Pijar Sekolah menyediakan fitur CBT yang mendukung pembuatan soal, penjadwalan ujian, pelaksanaan asesmen, serta analisis hasil. Pijar juga menyebut hasil ujian dapat tersedia dengan cepat untuk membantu proses evaluasi.

Bagi sekolah, digitalisasi ujian bukan hanya mengurangi penggunaan kertas. Data hasil ujian juga lebih mudah digunakan sebagai bahan evaluasi pembelajaran.

Manajemen Nilai dan Performa Belajar

Setelah tugas dan ujian selesai, sekolah membutuhkan data untuk melihat perkembangan siswa. Pijar Sekolah menyediakan fitur pengelolaan nilai serta pemantauan performa belajar siswa. Platform ini juga memiliki fitur Manajemen Sekolah yang mencakup pengelolaan data, kehadiran, dan laporan indikator kinerja sekolah.

Ketersediaan data dalam satu ekosistem dapat membantu sekolah melihat proses pembelajaran secara lebih menyeluruh, bukan hanya berdasarkan hasil ujian akhir.

Baca Juga: Mengenal Ujian Berbasis Digital: Solusi Evaluasi Modern untuk Sekolah

Apa Manfaat LMS Sekolah bagi Guru?

Bagi guru, LMS sekolah dapat menjadi ruang kerja digital untuk mengelola berbagai aktivitas pembelajaran. Guru dapat menyiapkan dan membagikan materi, memberikan tugas, mengatur tenggat, melaksanakan asesmen, serta melihat hasil belajar siswa.

Ketika aktivitas tersebut berada dalam sistem yang terintegrasi, guru juga lebih mudah menelusuri informasi yang berkaitan dengan pembelajaran. Pijar Sekolah juga menyediakan fitur kehadiran yang memungkinkan data presensi dipantau secara real-time oleh pihak terkait.

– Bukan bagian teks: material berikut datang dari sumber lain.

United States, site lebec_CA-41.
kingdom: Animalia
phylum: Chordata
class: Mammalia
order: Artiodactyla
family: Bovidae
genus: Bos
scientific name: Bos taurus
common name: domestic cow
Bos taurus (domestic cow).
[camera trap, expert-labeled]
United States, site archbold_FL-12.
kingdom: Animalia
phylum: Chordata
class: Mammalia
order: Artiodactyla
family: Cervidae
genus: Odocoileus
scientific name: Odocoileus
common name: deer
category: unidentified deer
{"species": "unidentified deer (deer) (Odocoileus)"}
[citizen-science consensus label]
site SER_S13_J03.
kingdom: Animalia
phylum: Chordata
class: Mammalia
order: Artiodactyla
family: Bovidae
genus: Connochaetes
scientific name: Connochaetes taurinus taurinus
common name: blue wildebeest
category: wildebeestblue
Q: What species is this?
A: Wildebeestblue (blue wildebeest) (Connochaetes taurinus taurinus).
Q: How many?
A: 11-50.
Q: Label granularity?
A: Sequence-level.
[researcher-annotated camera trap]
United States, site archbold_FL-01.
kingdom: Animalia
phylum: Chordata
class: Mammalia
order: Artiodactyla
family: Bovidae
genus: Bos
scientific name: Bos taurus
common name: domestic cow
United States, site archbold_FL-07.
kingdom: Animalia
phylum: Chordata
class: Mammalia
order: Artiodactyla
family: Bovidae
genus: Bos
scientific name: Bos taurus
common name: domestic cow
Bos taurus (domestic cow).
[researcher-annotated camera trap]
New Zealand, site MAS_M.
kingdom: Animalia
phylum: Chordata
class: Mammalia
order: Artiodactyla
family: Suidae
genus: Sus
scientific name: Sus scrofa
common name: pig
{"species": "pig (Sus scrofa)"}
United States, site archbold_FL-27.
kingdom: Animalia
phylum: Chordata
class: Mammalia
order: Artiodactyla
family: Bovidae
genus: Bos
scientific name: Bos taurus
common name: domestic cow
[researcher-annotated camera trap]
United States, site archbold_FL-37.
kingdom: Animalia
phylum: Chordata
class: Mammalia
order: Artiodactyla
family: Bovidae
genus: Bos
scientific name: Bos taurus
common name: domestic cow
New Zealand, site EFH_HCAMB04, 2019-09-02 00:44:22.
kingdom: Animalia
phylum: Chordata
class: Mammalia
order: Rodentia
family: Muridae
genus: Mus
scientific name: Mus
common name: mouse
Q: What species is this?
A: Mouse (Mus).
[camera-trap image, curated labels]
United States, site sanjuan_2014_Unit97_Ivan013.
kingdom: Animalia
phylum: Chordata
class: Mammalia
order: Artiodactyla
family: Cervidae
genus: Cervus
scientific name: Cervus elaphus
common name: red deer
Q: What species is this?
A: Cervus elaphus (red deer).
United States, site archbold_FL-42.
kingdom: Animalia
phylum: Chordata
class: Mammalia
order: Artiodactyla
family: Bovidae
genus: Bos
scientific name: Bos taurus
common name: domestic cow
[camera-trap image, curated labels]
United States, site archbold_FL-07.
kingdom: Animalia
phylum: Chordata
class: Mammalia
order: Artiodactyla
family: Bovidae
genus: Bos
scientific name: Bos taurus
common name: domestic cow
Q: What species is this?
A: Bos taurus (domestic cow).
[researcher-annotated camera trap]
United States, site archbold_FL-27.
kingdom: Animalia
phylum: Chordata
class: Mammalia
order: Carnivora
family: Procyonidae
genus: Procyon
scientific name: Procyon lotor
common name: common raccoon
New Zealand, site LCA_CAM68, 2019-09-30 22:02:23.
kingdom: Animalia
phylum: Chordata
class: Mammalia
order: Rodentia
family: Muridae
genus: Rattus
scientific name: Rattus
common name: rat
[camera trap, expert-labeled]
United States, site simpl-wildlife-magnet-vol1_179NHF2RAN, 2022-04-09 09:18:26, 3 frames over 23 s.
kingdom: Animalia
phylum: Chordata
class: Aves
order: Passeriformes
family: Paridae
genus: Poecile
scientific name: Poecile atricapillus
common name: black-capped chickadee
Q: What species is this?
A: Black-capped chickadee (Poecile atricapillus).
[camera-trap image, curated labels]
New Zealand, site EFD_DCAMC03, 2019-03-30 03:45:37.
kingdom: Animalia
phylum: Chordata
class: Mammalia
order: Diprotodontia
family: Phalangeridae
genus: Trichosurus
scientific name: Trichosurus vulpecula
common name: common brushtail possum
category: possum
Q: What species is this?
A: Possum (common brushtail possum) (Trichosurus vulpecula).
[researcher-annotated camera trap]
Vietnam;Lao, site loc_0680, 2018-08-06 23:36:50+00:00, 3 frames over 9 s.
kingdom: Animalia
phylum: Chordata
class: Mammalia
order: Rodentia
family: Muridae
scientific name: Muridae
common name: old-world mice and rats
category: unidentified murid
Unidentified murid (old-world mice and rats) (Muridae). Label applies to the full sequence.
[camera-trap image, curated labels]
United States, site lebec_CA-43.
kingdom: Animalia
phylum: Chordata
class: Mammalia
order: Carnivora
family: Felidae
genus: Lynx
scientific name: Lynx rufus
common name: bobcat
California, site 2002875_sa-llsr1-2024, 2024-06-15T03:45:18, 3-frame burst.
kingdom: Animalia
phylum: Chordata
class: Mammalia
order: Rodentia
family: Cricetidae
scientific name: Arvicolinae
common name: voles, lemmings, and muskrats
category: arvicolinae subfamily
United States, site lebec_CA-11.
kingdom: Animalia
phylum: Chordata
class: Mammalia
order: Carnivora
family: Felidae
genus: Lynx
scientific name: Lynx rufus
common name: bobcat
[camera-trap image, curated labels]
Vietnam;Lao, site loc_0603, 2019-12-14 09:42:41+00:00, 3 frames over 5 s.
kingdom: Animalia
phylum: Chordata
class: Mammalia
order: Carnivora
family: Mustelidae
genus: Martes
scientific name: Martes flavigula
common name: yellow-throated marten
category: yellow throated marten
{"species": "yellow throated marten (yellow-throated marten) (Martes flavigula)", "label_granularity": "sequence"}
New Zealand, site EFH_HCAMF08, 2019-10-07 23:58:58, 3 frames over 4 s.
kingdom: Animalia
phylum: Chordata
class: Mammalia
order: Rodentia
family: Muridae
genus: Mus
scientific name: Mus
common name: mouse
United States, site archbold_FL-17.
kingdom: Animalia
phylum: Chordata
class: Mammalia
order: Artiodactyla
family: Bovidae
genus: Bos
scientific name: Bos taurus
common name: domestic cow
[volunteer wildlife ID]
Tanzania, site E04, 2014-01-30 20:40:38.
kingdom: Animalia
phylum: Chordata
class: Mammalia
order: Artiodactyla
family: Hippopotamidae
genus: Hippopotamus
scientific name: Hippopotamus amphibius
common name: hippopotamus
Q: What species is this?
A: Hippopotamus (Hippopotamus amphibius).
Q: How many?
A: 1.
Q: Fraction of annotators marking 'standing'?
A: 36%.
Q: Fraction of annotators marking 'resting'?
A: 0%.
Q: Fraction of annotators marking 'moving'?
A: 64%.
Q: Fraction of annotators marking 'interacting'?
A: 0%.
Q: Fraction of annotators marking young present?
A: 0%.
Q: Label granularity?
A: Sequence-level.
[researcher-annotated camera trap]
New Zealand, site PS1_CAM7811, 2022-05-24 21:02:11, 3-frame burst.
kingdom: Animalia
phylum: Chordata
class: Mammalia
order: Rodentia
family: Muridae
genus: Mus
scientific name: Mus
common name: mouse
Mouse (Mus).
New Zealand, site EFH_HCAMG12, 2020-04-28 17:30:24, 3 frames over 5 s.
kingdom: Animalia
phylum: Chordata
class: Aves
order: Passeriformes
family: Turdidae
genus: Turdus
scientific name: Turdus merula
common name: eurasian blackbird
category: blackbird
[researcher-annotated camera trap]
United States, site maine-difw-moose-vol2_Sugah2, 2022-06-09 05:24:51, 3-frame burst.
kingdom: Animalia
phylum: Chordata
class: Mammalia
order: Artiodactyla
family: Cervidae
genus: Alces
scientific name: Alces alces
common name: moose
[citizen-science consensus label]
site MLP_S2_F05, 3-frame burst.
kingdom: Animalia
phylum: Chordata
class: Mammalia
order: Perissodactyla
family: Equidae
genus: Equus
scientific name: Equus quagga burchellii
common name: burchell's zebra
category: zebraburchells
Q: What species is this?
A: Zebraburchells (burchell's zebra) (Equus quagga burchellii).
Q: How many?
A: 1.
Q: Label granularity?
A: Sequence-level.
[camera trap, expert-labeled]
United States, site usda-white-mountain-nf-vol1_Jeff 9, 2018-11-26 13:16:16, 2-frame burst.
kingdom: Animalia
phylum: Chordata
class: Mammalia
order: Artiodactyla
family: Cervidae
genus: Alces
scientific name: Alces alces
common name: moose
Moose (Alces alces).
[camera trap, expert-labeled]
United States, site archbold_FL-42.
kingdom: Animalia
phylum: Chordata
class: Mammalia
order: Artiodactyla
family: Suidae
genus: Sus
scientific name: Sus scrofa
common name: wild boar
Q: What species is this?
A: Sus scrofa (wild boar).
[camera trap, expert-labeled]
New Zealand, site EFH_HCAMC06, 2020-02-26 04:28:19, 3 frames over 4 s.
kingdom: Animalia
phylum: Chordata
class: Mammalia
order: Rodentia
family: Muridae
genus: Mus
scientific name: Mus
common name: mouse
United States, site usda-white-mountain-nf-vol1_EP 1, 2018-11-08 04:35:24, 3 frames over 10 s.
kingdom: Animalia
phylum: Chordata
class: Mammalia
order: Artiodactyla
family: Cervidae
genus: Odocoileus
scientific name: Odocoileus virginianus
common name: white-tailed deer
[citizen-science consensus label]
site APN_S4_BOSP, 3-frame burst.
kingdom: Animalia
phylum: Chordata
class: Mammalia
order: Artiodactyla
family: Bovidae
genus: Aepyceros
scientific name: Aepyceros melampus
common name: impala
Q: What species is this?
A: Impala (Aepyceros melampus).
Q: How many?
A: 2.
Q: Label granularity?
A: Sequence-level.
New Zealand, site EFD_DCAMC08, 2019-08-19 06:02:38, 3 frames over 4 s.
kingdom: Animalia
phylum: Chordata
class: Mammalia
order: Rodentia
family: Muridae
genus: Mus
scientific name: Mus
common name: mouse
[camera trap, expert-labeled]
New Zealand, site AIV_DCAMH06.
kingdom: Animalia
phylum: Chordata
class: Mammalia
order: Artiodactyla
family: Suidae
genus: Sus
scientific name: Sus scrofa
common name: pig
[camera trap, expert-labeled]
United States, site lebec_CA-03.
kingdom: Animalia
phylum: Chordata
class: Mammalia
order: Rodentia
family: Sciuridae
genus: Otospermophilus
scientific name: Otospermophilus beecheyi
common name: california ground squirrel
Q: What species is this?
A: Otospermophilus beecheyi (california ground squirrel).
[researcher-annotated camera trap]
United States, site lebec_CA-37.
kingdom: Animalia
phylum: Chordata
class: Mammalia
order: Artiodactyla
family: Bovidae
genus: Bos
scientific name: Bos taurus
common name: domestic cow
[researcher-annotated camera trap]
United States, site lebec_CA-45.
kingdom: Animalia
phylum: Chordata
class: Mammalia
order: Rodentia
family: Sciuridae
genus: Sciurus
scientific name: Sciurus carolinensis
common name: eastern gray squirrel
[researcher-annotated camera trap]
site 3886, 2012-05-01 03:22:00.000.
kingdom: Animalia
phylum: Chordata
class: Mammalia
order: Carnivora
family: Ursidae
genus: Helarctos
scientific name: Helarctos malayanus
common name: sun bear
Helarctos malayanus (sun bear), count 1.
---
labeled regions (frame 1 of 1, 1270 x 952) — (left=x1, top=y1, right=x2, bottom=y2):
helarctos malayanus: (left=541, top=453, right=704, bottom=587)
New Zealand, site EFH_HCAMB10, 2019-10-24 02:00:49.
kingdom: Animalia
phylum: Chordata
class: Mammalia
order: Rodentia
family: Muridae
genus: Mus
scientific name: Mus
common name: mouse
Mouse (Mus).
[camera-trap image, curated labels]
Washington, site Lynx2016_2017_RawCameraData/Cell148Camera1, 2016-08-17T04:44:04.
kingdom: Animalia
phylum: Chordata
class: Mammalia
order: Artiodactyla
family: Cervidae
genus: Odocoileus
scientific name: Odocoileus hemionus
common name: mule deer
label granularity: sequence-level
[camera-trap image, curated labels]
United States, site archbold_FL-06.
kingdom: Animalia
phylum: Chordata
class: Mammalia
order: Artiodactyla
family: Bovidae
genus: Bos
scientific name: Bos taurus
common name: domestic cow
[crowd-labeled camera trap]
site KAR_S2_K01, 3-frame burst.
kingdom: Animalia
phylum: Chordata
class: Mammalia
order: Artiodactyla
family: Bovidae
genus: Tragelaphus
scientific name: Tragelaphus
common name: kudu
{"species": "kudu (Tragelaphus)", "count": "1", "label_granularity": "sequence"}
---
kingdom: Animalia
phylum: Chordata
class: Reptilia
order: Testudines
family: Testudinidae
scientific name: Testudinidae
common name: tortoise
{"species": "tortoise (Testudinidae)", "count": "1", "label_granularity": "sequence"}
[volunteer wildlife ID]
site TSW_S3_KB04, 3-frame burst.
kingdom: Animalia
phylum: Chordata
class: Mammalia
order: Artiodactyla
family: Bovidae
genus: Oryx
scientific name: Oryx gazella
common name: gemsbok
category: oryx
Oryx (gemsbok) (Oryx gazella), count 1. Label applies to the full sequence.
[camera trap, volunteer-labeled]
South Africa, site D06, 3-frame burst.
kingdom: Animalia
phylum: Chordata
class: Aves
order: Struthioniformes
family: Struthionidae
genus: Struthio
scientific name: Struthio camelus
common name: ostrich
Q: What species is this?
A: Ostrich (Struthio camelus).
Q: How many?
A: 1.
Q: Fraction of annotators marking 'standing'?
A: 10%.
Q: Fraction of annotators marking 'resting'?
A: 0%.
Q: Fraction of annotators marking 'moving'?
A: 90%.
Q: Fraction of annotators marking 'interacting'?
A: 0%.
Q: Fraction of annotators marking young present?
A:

Dengan demikian, manfaat LMS tidak hanya berkaitan dengan penyampaian materi, tetapi juga membantu membangun alur kerja pembelajaran yang lebih tertata.

Apa Manfaat LMS Sekolah bagi Siswa?

Dari sisi siswa, LMS sekolah menyediakan satu ruang untuk mengikuti berbagai aktivitas pembelajaran. Siswa dapat mengakses materi digital, menerima tugas, mengerjakan aktivitas yang diberikan guru, hingga mengikuti ujian secara online. Akses terhadap e-book, video interaktif, dan simulasi praktikum virtual juga dapat memberikan pengalaman belajar yang lebih beragam.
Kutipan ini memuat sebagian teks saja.